* [EXERCISE TEXT]
Or they’re buying “trendy” companies like Nikola (Nasdaq: NKLA). It exploded from around $10 a share in March (when it sometimes traded less than 10,000 shares a day) to as high as $93 and trades as many as 20 million shares a day. (It trades in the $60s now.)
The company makes hydrogen-powered cars and trucks.
Check that – it hopes to make hydrogen-powered cars and trucks. It has no products and generates no revenue. It doesn’t expect to have a product on the market until 2023.
The press is filled with stories about sports gamblers with nothing to bet on who are now trading stocks and options in their new Robinhood accounts.
Some of the more well-known sports betting personalities are drawing huge followings despite knowing very little about stocks.
The Wrong Question
Since summer jobs are scarce, my 19-year-old son wanted to put some of his birthday money to work in the market.
We discussed a possible trade, and he asked me, “How much can I make?”
That’s the wrong question to ask…
The right question is this: How much can he risk?
When I said this, he looked at me with a puzzled expression. Like many investors, he’d never considered his risk. He was thinking only about profits.
Anytime he enters a trade or makes an investment, he should ask himself this question: What is the maximum loss I can handle?
Once he determined that, I explained, then we could take a look at how much he could make and determine whether the potential reward was worth the risk.
It doesn’t matter if he can make $10,000 on the trade if he could lose $5,000 and is comfortable risking only $500. He’d be so stressed out during the trade, and if it went bad, he’d beat himself up for being greedy instead of careful.
I know. I’ve been there before…
Though I’ve read a lot of great investing books, many of the lessons I’ve learned didn’t come off a page. I paid tuition in the form of expensive trading mistakes and poor risk management in my early days.
That’s why I believe understanding and managing risk is the most important aspect of investing.
If your investments keep you up at night because you can’t handle a downturn, you’re either in the wrong investments or not using the right strategies.
Here are a few ways to make sure you don’t get in over your head…
- Understand what you’re buying. Investors love to chase big gains, so they’ll buy speculative stocks, options, cryptocurrency or other speculative assets without understanding what they are or how they trade.
Study them for a little while and paper trade so you get a feel for how investments like these move before putting your money on the line.

* [EXERCISE 1] Echo the article on investing risk word for word, starting at "Anytime he enters" and ending at "my early days.".
* [EXERCISE 2] In the article on investing risk, condense the paragraph that begins "Or they're buying 'trendy' companies" into a single shorter sentence that keeps its main facts.

* [SOURCE DATA]

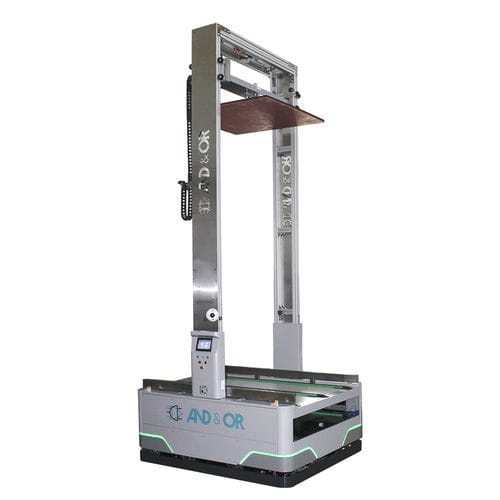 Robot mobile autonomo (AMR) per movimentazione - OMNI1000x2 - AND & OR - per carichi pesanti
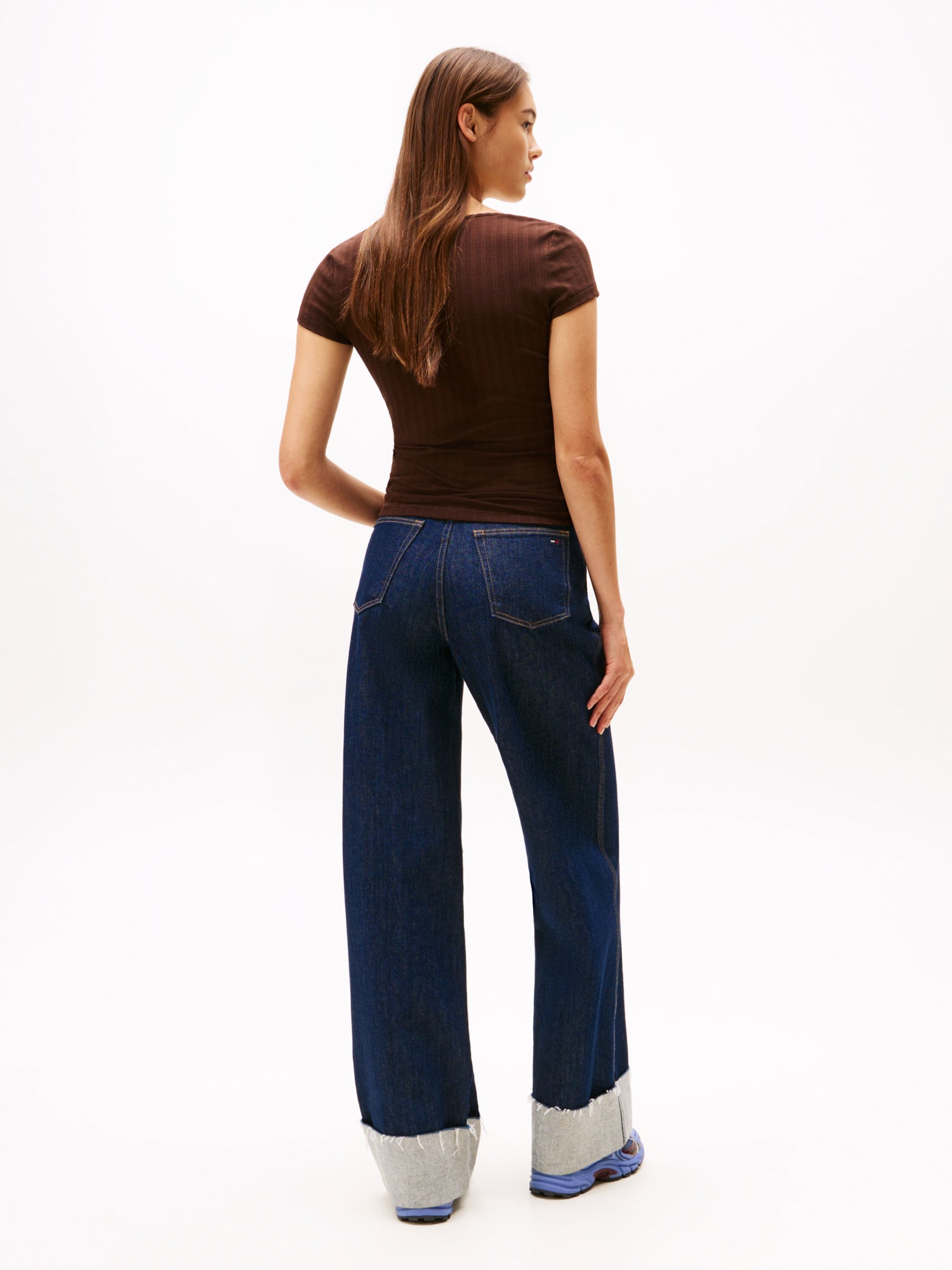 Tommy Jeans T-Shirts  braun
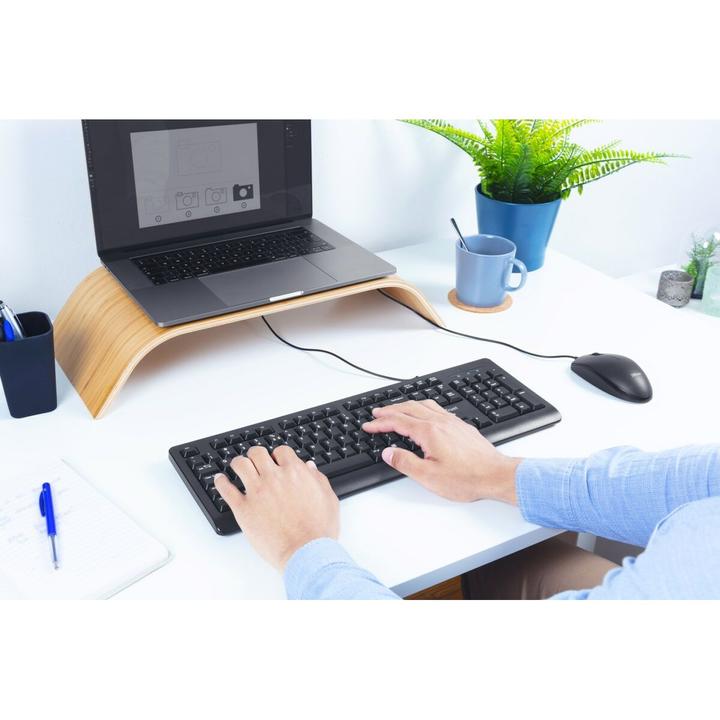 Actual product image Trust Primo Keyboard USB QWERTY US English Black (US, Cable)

* [TASK SOLUTION 1]
Anytime he enters a trade or makes an investment, he should ask himself this question: What is the maximum loss I can handle?
Once he determined that, I explained, then we could take a look at how much he could make and determine whether the potential reward was worth the risk.
It doesn’t matter if he can make $10,000 on the trade if he could lose $5,000 and is comfortable risking only $500. He’d be so stressed out during the trade, and if it went bad, he’d beat himself up for being greedy instead of careful.
I know. I’ve been there before…
Though I’ve read a lot of great investing books, many of the lessons I’ve learned didn’t come off a page. I paid tuition in the form of expensive trading mistakes and poor risk management in my early days.

* [TASK SOLUTION 2] Investors are buying trendy companies like Nikola (Nasdaq: NKLA), which rose from about $10 a share in March, when it sometimes traded under 10,000 shares a day, to as high as $93, trades up to 20 million shares a day, and now trades in the $60s.